Harekat sonrasi Türk devleti 1913 Mele Selim hareketi ve 1915 Ermeni olaylarinda denedikleri katliamlari, Seyh Sait Hareketi’nde de uygulamislardir. Insanlar camilere ve kiliselere doldurulup yakildilar. Istiklal Mahkemeleri yargilamalari yapmadan insanlari çoluk-çocuk, yasli-kadin demeden insanlari öldürdüler. Ölümden kurtulanlar sürgüne gönderildiler. Sürgüne gidenler gittikleri yerlerde de öldürüldüler. 1940 yilina kadar zulüm sürdü.
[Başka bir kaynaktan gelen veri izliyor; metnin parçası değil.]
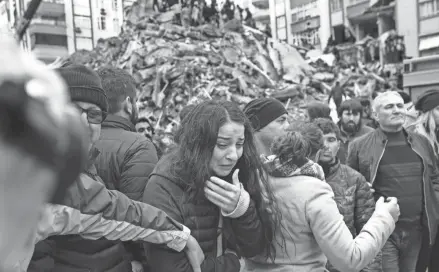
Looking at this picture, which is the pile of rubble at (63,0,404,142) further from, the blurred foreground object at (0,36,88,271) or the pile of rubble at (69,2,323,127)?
the blurred foreground object at (0,36,88,271)

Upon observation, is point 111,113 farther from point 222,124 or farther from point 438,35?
point 438,35

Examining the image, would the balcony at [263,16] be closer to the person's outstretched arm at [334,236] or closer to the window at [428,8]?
the window at [428,8]

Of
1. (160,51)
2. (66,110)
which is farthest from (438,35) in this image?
(66,110)

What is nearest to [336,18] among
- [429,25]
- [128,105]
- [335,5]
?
[335,5]

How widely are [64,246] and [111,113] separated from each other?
1107mm

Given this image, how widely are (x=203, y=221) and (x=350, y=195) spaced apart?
1484mm

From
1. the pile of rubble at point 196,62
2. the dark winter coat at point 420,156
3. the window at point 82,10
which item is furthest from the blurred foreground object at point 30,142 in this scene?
the pile of rubble at point 196,62

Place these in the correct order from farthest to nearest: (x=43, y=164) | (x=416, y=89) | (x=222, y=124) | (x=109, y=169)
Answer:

Hiçbir devlet bu sorunu dile getirmedi yardim etmedi. Bu katliam ve talandan elde edilen tasinabilen ganimet ile Türk devleti bankalar olusturmustur. Bunlardan isim degistirerek günümüze gelen bankalar Is Bankasi ve 2001 yilinda kapatilan Etibank’tir. Ermeniler bu bankalari dava etmislerdir. Kürtler henüz etmediler.’ diyerek konusmasini bitirdi.
Koç, konferansin ikinci bölümünde dinleyicilerden gelen önemli sorulara dinleyicileri tatmin eden önemli bilgiler verdi ve Kürt gençlerinin tarihlerini ögrenmeleri ve arastirmalarinin önemli oldugunun altini çizdi.